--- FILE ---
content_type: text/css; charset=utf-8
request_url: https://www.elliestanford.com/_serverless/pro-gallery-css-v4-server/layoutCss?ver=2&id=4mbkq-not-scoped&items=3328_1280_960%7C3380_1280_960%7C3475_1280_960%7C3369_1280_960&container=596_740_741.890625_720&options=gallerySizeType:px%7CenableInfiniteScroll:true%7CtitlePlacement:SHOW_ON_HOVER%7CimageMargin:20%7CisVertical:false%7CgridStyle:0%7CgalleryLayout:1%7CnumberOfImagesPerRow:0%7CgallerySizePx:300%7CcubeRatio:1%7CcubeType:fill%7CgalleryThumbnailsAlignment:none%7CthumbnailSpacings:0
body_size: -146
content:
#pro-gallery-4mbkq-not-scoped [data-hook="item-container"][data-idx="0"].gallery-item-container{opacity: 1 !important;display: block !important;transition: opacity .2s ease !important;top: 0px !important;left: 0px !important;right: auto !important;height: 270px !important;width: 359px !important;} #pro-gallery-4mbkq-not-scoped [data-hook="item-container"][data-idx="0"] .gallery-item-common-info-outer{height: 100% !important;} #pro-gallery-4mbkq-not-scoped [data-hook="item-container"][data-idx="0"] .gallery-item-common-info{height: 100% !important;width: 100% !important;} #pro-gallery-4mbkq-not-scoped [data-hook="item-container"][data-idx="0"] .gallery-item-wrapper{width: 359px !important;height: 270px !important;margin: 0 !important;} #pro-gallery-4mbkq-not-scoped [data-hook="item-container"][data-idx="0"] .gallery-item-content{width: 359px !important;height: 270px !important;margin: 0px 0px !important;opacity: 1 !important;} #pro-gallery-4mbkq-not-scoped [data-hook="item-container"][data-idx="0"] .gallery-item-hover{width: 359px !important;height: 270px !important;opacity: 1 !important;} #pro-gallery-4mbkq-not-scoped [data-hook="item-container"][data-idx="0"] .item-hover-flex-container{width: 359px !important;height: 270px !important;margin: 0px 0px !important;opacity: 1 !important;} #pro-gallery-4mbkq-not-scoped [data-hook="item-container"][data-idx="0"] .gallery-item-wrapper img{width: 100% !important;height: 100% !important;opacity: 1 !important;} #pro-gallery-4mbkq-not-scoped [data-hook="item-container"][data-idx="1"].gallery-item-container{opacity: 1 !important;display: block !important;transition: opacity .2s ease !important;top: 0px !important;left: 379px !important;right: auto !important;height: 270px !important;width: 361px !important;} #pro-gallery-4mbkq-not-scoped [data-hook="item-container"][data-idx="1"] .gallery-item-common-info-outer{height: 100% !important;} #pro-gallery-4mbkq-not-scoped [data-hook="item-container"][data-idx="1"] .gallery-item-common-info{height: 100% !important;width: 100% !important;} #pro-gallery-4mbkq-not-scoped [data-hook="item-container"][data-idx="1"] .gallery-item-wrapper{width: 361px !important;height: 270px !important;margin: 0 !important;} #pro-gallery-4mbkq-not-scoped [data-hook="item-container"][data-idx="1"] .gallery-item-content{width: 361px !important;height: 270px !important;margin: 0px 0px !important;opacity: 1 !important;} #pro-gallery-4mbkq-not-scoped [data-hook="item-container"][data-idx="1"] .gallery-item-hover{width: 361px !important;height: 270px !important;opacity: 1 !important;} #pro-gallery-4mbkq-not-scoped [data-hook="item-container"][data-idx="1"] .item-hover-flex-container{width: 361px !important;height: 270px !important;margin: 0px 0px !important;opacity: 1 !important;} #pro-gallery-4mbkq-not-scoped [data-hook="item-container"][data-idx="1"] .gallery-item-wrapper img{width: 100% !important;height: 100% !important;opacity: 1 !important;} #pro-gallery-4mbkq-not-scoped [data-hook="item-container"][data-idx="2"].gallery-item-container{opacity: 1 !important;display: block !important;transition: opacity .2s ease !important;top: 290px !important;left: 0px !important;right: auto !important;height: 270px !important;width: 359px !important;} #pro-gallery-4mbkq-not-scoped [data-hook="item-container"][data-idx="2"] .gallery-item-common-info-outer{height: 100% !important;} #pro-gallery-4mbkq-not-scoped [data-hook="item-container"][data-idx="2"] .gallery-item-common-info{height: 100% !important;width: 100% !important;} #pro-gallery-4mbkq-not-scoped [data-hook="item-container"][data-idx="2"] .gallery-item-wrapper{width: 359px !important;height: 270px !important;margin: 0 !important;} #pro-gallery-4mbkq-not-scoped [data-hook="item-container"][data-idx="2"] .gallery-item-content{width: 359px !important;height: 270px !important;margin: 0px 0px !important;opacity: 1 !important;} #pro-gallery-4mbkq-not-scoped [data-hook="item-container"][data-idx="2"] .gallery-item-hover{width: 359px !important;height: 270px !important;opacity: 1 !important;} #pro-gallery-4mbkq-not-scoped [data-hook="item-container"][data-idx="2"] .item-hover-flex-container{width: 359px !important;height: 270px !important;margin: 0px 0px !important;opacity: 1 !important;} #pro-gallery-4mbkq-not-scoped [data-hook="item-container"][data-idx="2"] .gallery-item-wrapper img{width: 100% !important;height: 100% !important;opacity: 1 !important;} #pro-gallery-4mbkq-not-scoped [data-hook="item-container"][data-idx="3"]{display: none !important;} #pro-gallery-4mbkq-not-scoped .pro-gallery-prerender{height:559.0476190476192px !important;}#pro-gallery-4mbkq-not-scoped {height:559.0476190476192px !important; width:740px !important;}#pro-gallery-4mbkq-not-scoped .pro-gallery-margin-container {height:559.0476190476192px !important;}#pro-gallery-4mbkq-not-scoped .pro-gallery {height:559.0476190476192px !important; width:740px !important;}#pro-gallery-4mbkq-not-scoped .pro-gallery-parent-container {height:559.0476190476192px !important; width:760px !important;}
□ □ □ □ □
=== YOUR TASK ===
Having read the records, return each one exactly.

=== WRITTEN REPLY ===
--- FILE ---
content_type: text/css; charset=utf-8
request_url: https://www.elliestanford.com/_serverless/pro-gallery-css-v4-server/layoutCss?ver=2&id=4mbkq-not-scoped&items=3328_1280_960%7C3380_1280_960%7C3475_1280_960%7C3369_1280_960&container=596_740_741.890625_720&options=gallerySizeType:px%7CenableInfiniteScroll:true%7CtitlePlacement:SHOW_ON_HOVER%7CimageMargin:20%7CisVertical:false%7CgridStyle:0%7CgalleryLayout:1%7CnumberOfImagesPerRow:0%7CgallerySizePx:300%7CcubeRatio:1%7CcubeType:fill%7CgalleryThumbnailsAlignment:none%7CthumbnailSpacings:0
body_size: -146
content:
#pro-gallery-4mbkq-not-scoped [data-hook="item-container"][data-idx="0"].gallery-item-container{opacity: 1 !important;display: block !important;transition: opacity .2s ease !important;top: 0px !important;left: 0px !important;right: auto !important;height: 270px !important;width: 359px !important;} #pro-gallery-4mbkq-not-scoped [data-hook="item-container"][data-idx="0"] .gallery-item-common-info-outer{height: 100% !important;} #pro-gallery-4mbkq-not-scoped [data-hook="item-container"][data-idx="0"] .gallery-item-common-info{height: 100% !important;width: 100% !important;} #pro-gallery-4mbkq-not-scoped [data-hook="item-container"][data-idx="0"] .gallery-item-wrapper{width: 359px !important;height: 270px !important;margin: 0 !important;} #pro-gallery-4mbkq-not-scoped [data-hook="item-container"][data-idx="0"] .gallery-item-content{width: 359px !important;height: 270px !important;margin: 0px 0px !important;opacity: 1 !important;} #pro-gallery-4mbkq-not-scoped [data-hook="item-container"][data-idx="0"] .gallery-item-hover{width: 359px !important;height: 270px !important;opacity: 1 !important;} #pro-gallery-4mbkq-not-scoped [data-hook="item-container"][data-idx="0"] .item-hover-flex-container{width: 359px !important;height: 270px !important;margin: 0px 0px !important;opacity: 1 !important;} #pro-gallery-4mbkq-not-scoped [data-hook="item-container"][data-idx="0"] .gallery-item-wrapper img{width: 100% !important;height: 100% !important;opacity: 1 !important;} #pro-gallery-4mbkq-not-scoped [data-hook="item-container"][data-idx="1"].gallery-item-container{opacity: 1 !important;display: block !important;transition: opacity .2s ease !important;top: 0px !important;left: 379px !important;right: auto !important;height: 270px !important;width: 361px !important;} #pro-gallery-4mbkq-not-scoped [data-hook="item-container"][data-idx="1"] .gallery-item-common-info-outer{height: 100% !important;} #pro-gallery-4mbkq-not-scoped [data-hook="item-container"][data-idx="1"] .gallery-item-common-info{height: 100% !important;width: 100% !important;} #pro-gallery-4mbkq-not-scoped [data-hook="item-container"][data-idx="1"] .gallery-item-wrapper{width: 361px !important;height: 270px !important;margin: 0 !important;} #pro-gallery-4mbkq-not-scoped [data-hook="item-container"][data-idx="1"] .gallery-item-content{width: 361px !important;height: 270px !important;margin: 0px 0px !important;opacity: 1 !important;} #pro-gallery-4mbkq-not-scoped [data-hook="item-container"][data-idx="1"] .gallery-item-hover{width: 361px !important;height: 270px !important;opacity: 1 !important;} #pro-gallery-4mbkq-not-scoped [data-hook="item-container"][data-idx="1"] .item-hover-flex-container{width: 361px !important;height: 270px !important;margin: 0px 0px !important;opacity: 1 !important;} #pro-gallery-4mbkq-not-scoped [data-hook="item-container"][data-idx="1"] .gallery-item-wrapper img{width: 100% !important;height: 100% !important;opacity: 1 !important;} #pro-gallery-4mbkq-not-scoped [data-hook="item-container"][data-idx="2"].gallery-item-container{opacity: 1 !important;display: block !important;transition: opacity .2s ease !important;top: 290px !important;left: 0px !important;right: auto !important;height: 270px !important;width: 359px !important;} #pro-gallery-4mbkq-not-scoped [data-hook="item-container"][data-idx="2"] .gallery-item-common-info-outer{height: 100% !important;} #pro-gallery-4mbkq-not-scoped [data-hook="item-container"][data-idx="2"] .gallery-item-common-info{height: 100% !important;width: 100% !important;} #pro-gallery-4mbkq-not-scoped [data-hook="item-container"][data-idx="2"] .gallery-item-wrapper{width: 359px !important;height: 270px !important;margin: 0 !important;} #pro-gallery-4mbkq-not-scoped [data-hook="item-container"][data-idx="2"] .gallery-item-content{width: 359px !important;height: 270px !important;margin: 0px 0px !important;opacity: 1 !important;} #pro-gallery-4mbkq-not-scoped [data-hook="item-container"][data-idx="2"] .gallery-item-hover{width: 359px !important;height: 270px !important;opacity: 1 !important;} #pro-gallery-4mbkq-not-scoped [data-hook="item-container"][data-idx="2"] .item-hover-flex-container{width: 359px !important;height: 270px !important;margin: 0px 0px !important;opacity: 1 !important;} #pro-gallery-4mbkq-not-scoped [data-hook="item-container"][data-idx="2"] .gallery-item-wrapper img{width: 100% !important;height: 100% !important;opacity: 1 !important;} #pro-gallery-4mbkq-not-scoped [data-hook="item-container"][data-idx="3"]{display: none !important;} #pro-gallery-4mbkq-not-scoped .pro-gallery-prerender{height:559.0476190476192px !important;}#pro-gallery-4mbkq-not-scoped {height:559.0476190476192px !important; width:740px !important;}#pro-gallery-4mbkq-not-scoped .pro-gallery-margin-container {height:559.0476190476192px !important;}#pro-gallery-4mbkq-not-scoped .pro-gallery {height:559.0476190476192px !important; width:740px !important;}#pro-gallery-4mbkq-not-scoped .pro-gallery-parent-container {height:559.0476190476192px !important; width:760px !important;}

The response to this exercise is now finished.